There is also a question over how shows are marketed. Salisbury Poisoning requires little selling to the viewer, he highlights, unlike We Are Who We Are, the Luca Guadagnino drama that is being co-produced by HBO in the US and Sky Italia, which has been snagged by the UK’s BBC3.
“On an original creative idea like We Are Who We Are, it’s an outstanding show – you want to explain up front what kind of series viewers can expect and who should come to it so you need a bigger marketing approach, which could mean a local player might be in a better position.”

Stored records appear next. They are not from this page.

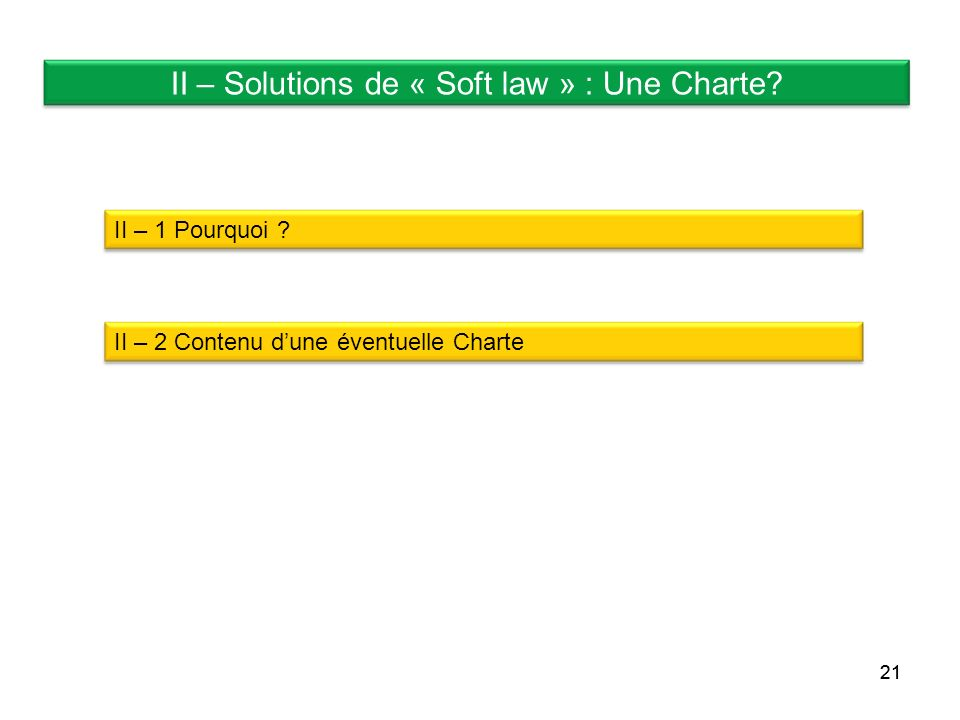 II – Solutions de « Soft law » : Une Charte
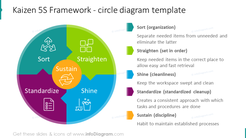 Kaizen 5S framework shown with circle diagram and text placeholder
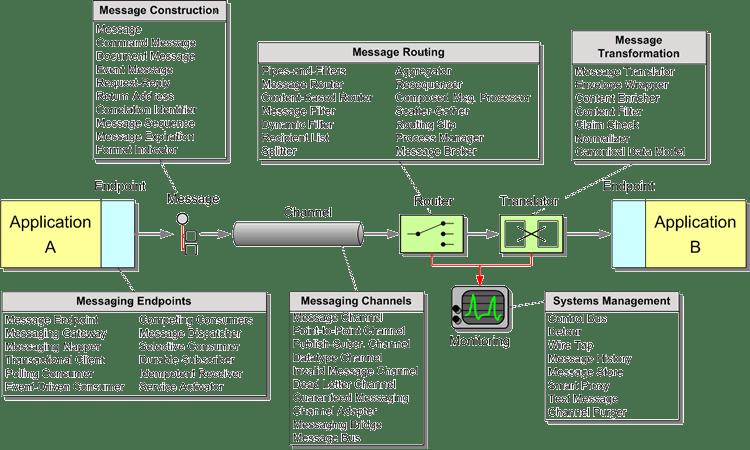 application integration architecture diagram intermediate origami dragon enterprise patterns messaging overview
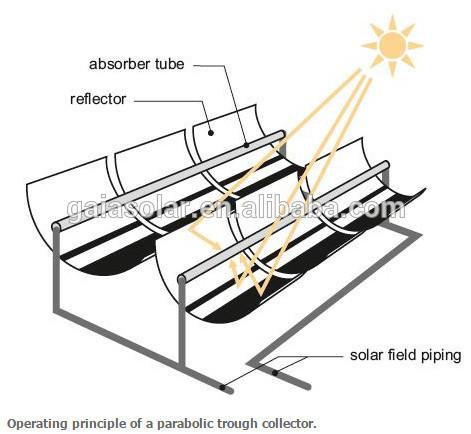 Both Sides Open Solar Vacuum Tube In Csp Parabolic Trough.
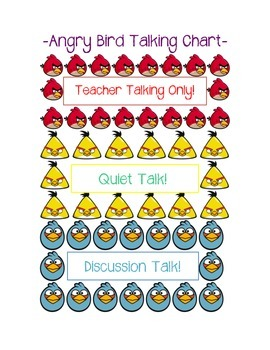 Angry Bird Talking Chart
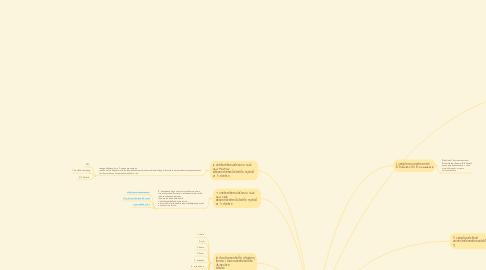 Mind Map: ตอบคำถามท้ายบทที่ 1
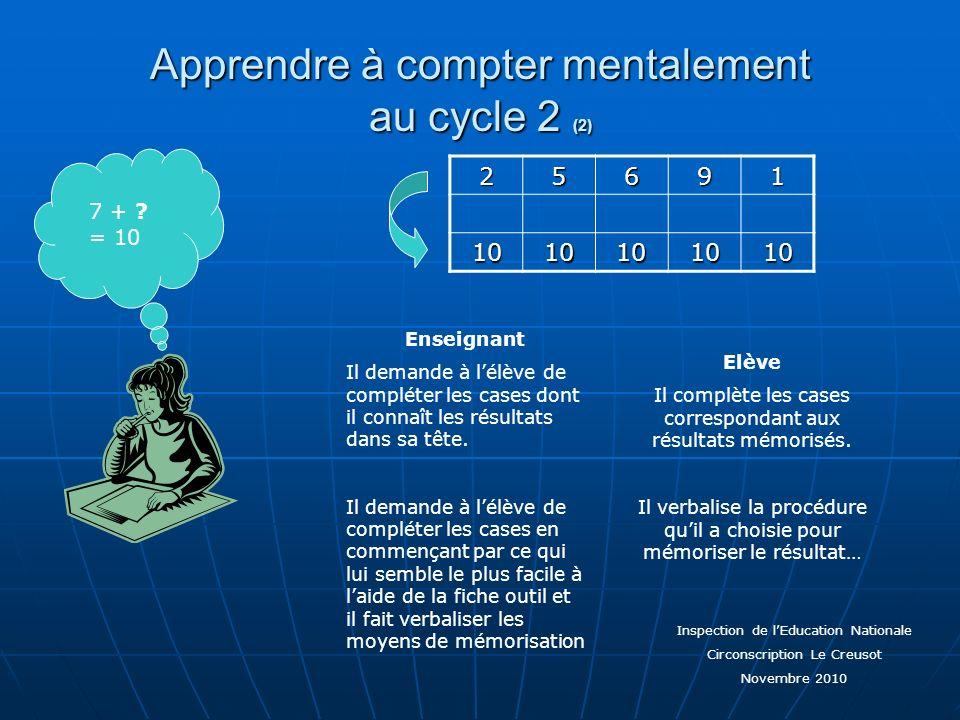 Apprendre à compter mentalement au cycle 2 (2)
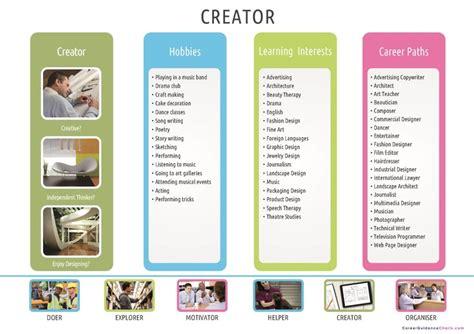 Multimedia Design Careers by Career Poster Downloads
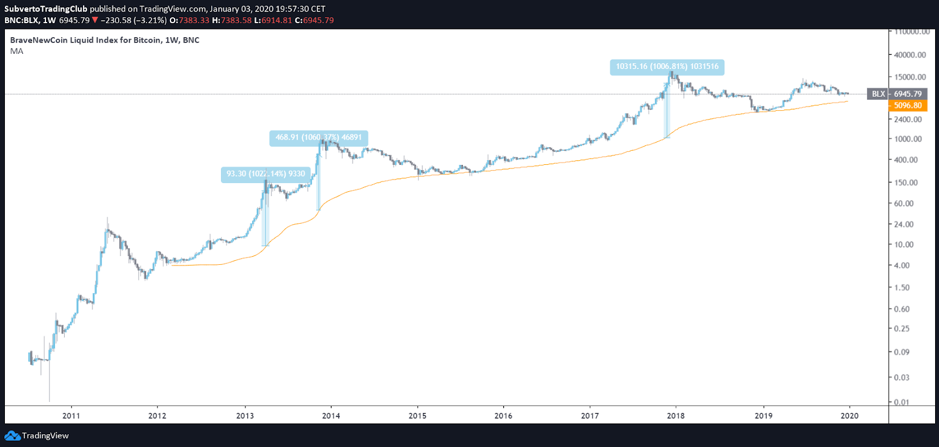 Bitcoin Moving Averages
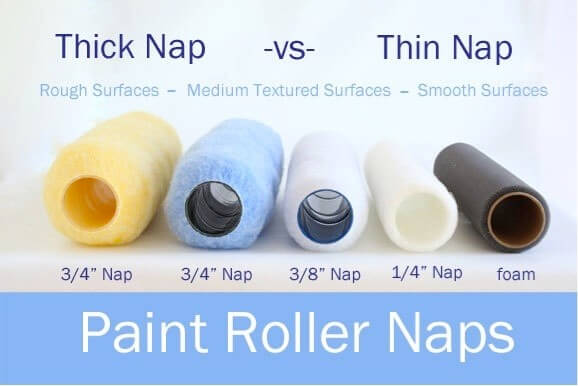 Finding the Best Paint Roller for Smooth Finish in 2021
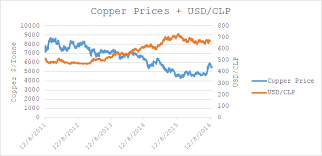 Usd To Clp Chart China May Spell Short Term Trouble For Copper And Chile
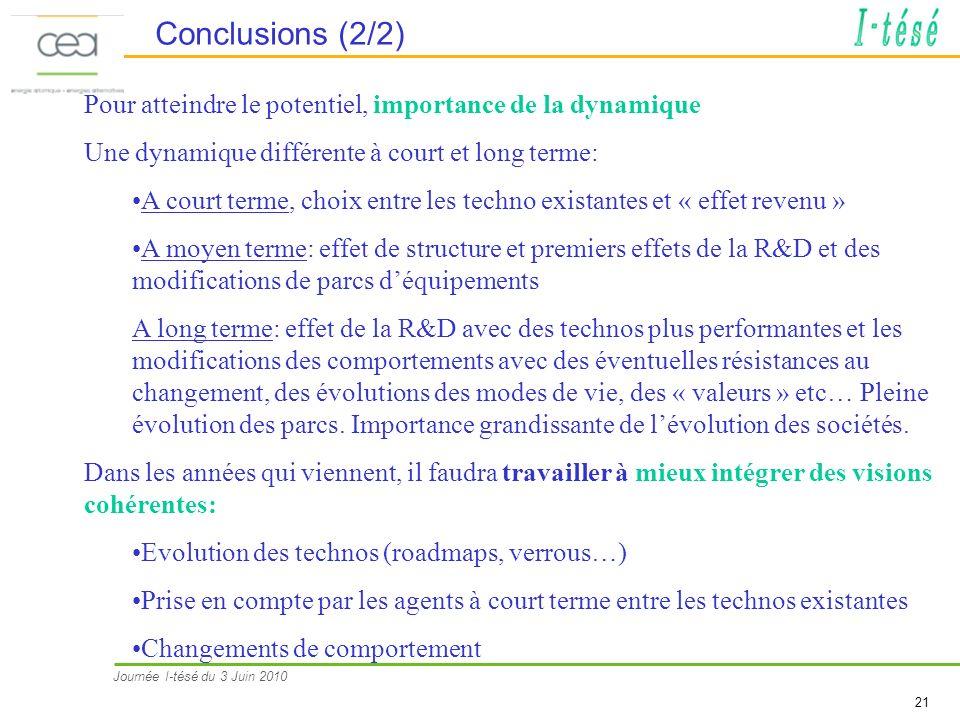 Conclusions (2/2) Pour atteindre le potentiel, importance de la dynamique. Une dynamique différente à court et long terme:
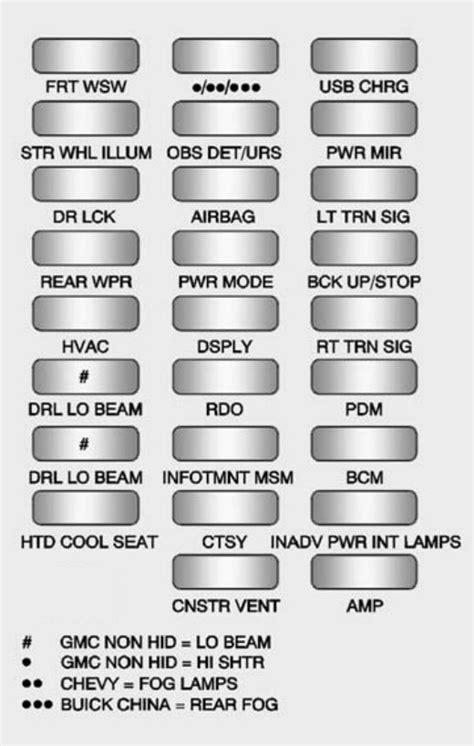 Chevrolet Traverse Fuse Box Diagram Carknowledge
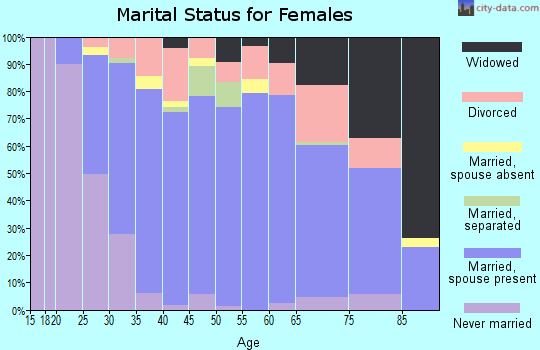 Zip code 49250 marital status for females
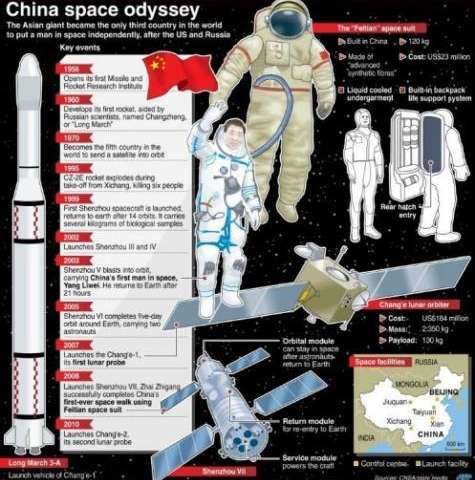 Graphic showing the timeline and key points around China's space odyssey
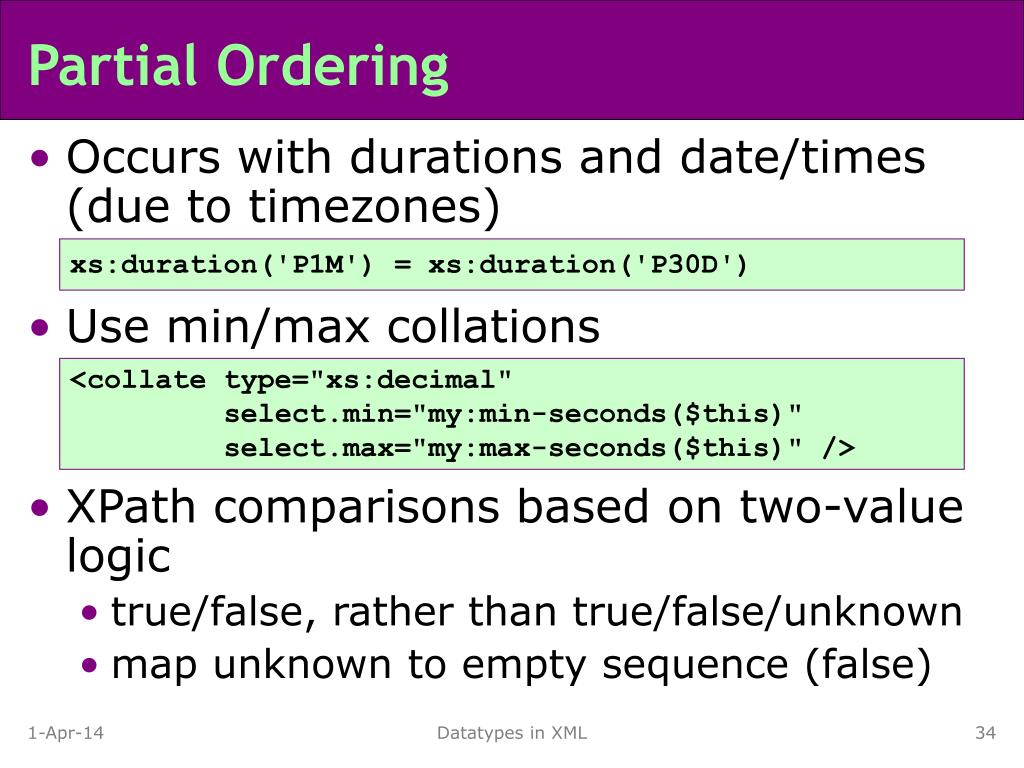 Partial Ordering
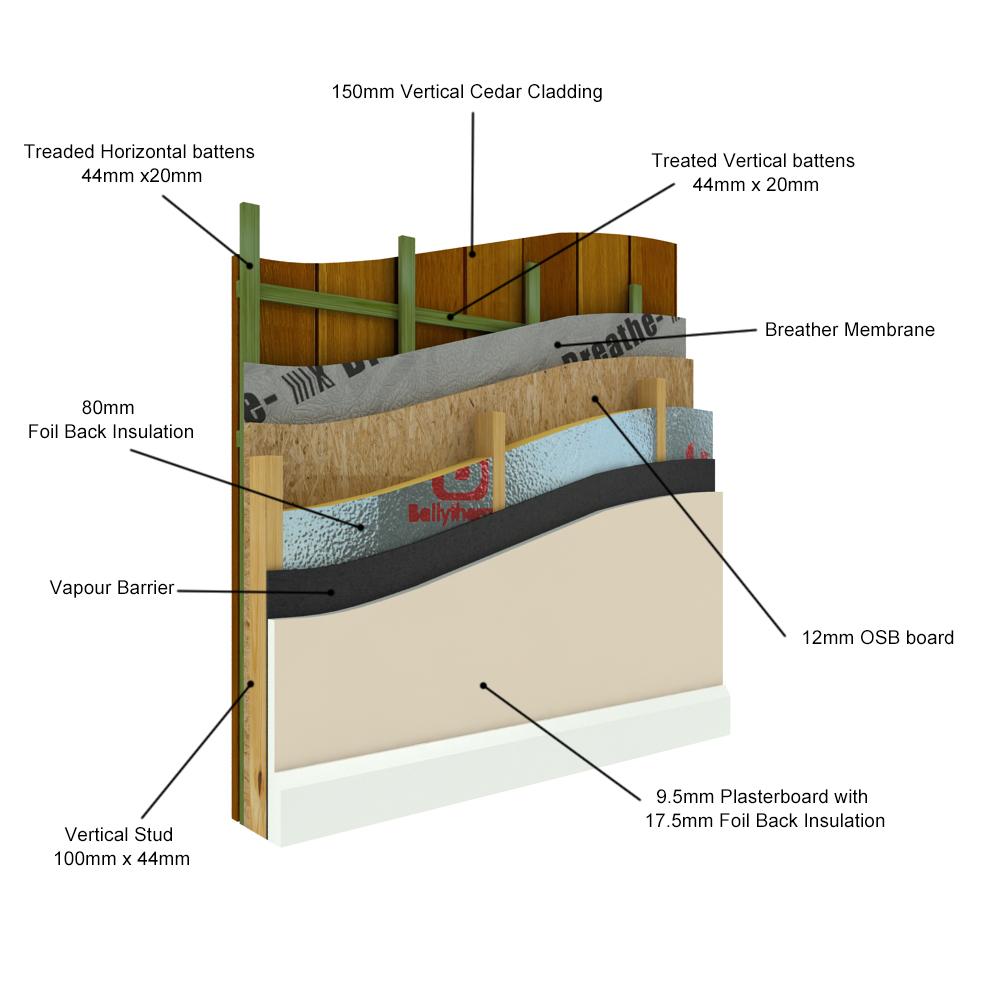 Cedar Construction Details | Garden RoomsGarden Rooms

Just how this demand for content will play out longer term requires a long hard gaze into the crystal ball. While Covid-19 has hamstrung every premium scripted project globally, many are now beginning to get the cogs of production whirring again.
At the same time, there has been a huge amount of development going on during lockdowns around the world that look likely to result in a flurry of programming when the environment improves. Add that to the evolving situation in the US – as the giant studios look to jump the traditional distribution mechanism and go DTC – and it seems likely that the demand for finished product, at least, can only diminish.
“There is a question about how much content will be co-produced and acquired from outside the vertically integrated studios,” Creasey says. “For now, there are opportunities, as the streamers build out their new services. We will wait to see how this plays out in the coming two years.
“The pandemic has skewed this for the time being as many platforms have scrambled to find content now that their own pipeline has been impacted. Once this is up and running again, will these opportunities diminish? We are very optimistic, as we are platform agnostic and can co-produce and sell content to anyone.”
Richter agrees. “There are numerous global platforms, but you also have the US studio consolidation and their DTC strategies. If Disney and Fox now sit in the same world and they’re launching their own global services, how much are they selling in the open market?”
Such a vertically integrated industry for a few US-based giants is one thing, but what happens next will ultimately depend, as ever, on the viewer. As the industry starts to re-emerge after this most unusual of periods, the hope surely has to be that healthy competition will deliver engaging shows to keep all manner of buyers in business.